Luftbrunnen

Das historischen Belüftungssystems des Wiener Burgtheaters

Der höchste Dachpunkt des Wiener Burgtheaters wird von der Auslassöffnung des historischen Belüftungssystems, das immer noch in Funktion steht, eingenommen. Der Blasengel, ist in seiner technischen Funktion eine Windfahne, welche die Austrittsöffnung des Fortluftkanals selbstregulierend mit reiner Windenergie seit über 130 Jahren fortwährend ins Lee dreht.

 

Das gesamte Belüftungssystem, das in seinen wesentlichen Teilen unverändert erhalten geblieben ist, stellt vom Luftbrunnen bis zum Blasengel ein beeindruckendes Beispiel dar, wie Gebäudekonditionierung über einen langen Zeitraum hinweg energieeffizient bewerkstelligt werden kann. Die Zuluft sinkt im Volksgarten durch einen Luftbrunnen mit sechs Metern Durchmesser in das dritte Kellergeschoß. Dort führt ein einhundert Meter langer Zuluftkanal, wo die Zuluft durch Bodenenergie im Winter vorgewärmt, im Sommer hingegen abgekühlt wird, in die Lüftungszentrale. Durch ein hochkomplexes System aus Gängen, Schächten und Kammern wird die vorkonditionierte Luft nun weiter spezifisch nach Bedarf konditioniert und im gesamten Gebäude verteilt, letztendlich gesammelt und über Dach beim Blasengel ausgeleitet.

 

In der Diplomarbeit "Optimierung des historischen Belüftungssystems des Wiener Burgtheaters" wurde von einem Team der HTBLA Hallstatt unter der Leitung von Dr. Kain und Dr. Idam dieses Belüftungs-System aus dem 19. Jahrhundert analysiert. In der Methodik kamen neben einer Quellenrecherche bauphysikalische Versuchsreihen an Ort und Stelle zur Anwendung.

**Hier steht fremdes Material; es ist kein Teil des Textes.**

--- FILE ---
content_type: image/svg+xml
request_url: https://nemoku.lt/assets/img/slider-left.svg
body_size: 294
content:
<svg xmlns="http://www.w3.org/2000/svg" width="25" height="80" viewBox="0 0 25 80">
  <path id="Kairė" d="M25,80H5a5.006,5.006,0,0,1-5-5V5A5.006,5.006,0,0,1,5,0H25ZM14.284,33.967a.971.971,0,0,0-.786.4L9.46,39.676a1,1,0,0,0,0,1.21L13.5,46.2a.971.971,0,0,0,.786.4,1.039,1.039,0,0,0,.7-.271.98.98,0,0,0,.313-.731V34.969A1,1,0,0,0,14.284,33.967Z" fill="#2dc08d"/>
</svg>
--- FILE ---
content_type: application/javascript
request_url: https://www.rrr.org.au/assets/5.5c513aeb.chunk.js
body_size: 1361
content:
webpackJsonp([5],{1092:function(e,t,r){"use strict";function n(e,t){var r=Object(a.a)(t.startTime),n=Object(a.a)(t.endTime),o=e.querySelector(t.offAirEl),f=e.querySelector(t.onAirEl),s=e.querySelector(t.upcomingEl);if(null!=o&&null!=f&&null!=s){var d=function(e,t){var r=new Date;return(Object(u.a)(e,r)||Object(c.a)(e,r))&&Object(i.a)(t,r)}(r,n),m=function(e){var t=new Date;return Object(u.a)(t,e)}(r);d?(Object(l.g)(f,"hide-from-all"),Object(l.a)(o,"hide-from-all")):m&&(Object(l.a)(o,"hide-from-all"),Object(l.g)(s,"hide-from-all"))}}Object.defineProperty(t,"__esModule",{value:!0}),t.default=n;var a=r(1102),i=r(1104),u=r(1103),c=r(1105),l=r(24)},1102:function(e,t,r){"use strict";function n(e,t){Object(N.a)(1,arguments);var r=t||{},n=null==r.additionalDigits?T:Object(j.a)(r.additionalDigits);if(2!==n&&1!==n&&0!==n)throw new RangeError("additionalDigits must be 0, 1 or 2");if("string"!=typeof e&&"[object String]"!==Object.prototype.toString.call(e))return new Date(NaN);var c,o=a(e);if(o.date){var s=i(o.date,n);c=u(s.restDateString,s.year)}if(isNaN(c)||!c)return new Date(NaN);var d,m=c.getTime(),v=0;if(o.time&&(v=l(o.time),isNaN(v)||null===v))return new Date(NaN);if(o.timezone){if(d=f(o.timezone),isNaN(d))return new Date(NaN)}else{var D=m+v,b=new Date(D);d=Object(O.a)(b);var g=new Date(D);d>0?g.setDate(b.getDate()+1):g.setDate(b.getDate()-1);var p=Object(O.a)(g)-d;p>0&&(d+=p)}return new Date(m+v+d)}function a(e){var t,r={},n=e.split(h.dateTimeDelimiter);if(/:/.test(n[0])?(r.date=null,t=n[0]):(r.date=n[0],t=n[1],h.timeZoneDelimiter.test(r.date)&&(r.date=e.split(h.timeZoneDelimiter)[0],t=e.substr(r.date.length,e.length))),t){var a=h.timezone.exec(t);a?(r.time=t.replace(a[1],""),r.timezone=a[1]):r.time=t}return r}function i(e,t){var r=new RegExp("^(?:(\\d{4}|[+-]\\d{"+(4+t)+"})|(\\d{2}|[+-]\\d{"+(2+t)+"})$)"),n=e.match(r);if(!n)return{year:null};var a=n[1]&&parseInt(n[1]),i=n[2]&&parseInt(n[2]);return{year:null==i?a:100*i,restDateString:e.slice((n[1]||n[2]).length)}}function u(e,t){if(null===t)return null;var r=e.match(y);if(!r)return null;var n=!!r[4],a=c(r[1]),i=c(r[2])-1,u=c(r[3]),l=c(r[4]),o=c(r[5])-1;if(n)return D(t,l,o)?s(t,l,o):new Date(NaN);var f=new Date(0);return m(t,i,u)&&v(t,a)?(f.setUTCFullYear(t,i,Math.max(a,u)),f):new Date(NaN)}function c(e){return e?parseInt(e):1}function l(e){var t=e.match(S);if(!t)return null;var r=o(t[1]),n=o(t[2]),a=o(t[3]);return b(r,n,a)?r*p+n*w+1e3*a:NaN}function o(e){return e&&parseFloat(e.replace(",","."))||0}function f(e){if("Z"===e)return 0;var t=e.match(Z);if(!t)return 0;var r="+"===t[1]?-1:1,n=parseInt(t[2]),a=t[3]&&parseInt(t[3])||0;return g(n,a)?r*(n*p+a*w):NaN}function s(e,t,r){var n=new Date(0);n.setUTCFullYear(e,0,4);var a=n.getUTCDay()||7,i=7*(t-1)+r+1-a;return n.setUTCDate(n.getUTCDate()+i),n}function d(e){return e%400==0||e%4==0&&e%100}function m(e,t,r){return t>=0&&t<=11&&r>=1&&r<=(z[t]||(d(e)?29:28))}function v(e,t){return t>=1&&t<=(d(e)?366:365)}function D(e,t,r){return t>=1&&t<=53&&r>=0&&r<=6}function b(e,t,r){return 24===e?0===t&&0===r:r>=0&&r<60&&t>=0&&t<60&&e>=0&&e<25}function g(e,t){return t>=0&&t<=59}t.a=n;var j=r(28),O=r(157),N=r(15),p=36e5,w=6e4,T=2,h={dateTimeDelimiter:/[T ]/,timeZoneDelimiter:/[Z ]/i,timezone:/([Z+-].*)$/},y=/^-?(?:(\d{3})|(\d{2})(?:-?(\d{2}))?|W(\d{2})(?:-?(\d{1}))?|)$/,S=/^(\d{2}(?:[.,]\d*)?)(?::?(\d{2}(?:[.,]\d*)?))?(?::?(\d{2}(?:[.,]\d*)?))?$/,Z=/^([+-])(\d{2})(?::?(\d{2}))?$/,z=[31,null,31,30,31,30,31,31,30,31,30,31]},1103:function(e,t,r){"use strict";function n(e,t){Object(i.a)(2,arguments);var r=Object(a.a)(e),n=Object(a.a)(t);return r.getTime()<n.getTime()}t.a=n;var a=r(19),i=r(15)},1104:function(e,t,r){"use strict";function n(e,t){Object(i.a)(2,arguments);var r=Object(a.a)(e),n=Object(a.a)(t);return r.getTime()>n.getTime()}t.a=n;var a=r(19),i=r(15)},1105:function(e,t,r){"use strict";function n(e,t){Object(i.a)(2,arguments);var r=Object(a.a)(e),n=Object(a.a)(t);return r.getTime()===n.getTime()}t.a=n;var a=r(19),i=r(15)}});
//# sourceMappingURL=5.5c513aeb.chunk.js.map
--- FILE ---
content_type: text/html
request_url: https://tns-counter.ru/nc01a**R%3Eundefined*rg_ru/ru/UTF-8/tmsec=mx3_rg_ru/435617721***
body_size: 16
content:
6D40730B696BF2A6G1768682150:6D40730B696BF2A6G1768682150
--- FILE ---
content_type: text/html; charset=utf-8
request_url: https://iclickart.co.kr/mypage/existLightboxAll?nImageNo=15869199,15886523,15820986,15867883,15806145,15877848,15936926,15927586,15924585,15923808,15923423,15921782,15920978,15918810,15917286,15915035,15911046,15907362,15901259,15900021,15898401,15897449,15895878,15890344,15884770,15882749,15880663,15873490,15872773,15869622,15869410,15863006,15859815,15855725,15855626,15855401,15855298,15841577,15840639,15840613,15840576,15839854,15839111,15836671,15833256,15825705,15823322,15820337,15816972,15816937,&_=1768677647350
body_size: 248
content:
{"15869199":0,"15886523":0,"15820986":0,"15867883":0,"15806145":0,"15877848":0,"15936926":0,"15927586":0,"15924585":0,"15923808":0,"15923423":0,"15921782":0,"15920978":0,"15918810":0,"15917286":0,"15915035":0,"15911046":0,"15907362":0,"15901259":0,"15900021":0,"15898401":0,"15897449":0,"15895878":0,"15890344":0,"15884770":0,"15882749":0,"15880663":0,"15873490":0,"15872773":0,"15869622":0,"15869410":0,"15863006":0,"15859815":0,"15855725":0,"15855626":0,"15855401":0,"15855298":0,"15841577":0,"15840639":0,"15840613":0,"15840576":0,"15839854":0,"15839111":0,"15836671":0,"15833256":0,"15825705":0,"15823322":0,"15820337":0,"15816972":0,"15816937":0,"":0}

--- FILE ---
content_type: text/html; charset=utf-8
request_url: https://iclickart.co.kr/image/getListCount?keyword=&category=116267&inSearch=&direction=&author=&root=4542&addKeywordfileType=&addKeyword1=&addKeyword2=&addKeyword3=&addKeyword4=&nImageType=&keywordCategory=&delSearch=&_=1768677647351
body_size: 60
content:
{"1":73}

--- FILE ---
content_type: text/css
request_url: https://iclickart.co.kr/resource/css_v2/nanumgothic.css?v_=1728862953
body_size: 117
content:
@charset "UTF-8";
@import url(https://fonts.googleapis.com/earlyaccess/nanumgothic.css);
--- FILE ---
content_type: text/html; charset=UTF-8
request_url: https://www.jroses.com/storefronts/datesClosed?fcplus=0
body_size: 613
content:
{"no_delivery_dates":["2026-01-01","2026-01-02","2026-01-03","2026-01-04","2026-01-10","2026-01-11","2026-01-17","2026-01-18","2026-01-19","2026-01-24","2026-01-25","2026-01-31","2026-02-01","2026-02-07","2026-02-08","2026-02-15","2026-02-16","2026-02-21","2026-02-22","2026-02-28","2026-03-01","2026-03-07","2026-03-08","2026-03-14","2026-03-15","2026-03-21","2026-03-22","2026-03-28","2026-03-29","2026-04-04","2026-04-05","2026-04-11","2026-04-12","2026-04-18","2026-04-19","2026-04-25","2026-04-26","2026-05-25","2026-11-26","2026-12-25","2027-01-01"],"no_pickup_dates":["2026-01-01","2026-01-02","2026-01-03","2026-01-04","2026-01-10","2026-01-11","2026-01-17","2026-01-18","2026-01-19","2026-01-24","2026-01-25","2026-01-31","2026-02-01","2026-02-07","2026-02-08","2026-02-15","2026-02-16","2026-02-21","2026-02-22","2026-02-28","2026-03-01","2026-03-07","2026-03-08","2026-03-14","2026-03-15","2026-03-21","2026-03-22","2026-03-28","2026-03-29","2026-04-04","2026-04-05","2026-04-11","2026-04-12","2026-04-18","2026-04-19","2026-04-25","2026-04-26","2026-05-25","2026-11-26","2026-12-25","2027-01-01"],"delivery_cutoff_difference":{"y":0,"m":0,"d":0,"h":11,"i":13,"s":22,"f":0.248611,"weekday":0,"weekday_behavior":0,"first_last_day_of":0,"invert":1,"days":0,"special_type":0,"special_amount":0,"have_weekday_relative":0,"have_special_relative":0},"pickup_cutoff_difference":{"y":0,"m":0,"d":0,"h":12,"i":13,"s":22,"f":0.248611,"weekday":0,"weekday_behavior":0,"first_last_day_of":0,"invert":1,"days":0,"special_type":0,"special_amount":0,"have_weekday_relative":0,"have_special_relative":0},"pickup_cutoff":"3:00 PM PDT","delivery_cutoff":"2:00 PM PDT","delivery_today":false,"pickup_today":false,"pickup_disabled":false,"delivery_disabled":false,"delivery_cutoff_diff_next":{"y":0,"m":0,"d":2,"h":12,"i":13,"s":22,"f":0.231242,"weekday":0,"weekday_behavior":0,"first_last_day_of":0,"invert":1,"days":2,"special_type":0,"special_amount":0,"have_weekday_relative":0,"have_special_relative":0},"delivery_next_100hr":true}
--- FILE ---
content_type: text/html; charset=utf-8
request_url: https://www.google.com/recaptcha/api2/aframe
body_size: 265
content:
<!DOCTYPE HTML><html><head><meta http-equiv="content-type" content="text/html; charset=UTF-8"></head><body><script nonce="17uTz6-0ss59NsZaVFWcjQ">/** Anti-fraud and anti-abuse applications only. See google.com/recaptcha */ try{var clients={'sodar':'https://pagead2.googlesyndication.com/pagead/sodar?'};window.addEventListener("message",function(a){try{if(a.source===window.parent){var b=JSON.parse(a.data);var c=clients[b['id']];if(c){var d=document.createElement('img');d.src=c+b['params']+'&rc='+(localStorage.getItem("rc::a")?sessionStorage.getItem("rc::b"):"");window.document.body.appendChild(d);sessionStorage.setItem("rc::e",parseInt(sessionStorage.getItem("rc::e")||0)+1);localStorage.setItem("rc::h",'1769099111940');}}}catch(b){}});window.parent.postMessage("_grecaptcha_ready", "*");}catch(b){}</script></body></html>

Das Wiener Burgtheater wurde dabei vom dritten Kellergeschoß bis zum Dachboden mit Messsensoren verwanzt welche die Luftvolumenströme sowie die Luft- und Bauteiltemperaturen aufzeichneten. Aus der Interpretation der gewonnenen Daten wurden Vorschläge zur Optimierung des bestehenden Systems ausgearbeitet, wobei die außer Betrieb stehende Luftbefeuchtungsanlage aus der Errichtungszeit für die adiabatische Kühlung wieder eingesetzt werden sollte. Diese Vorschläge lassen eine verbesserte Gebäudekühlleistung bei geringen Zusatzenergiebedarf erwarten.

 

Um die gewonnenen Erkenntnisse den Mitarbeitern des Projektpartners, der "Bundestheater Holding" leicht zugänglich zu machen wurde im Rahmen dieser Diplomarbeit ein eigenes Enterprise-Wiki erstellt in das die gewonnen Erkenntnisse übersichtlich und leicht zugänglich eingepflegt wurden.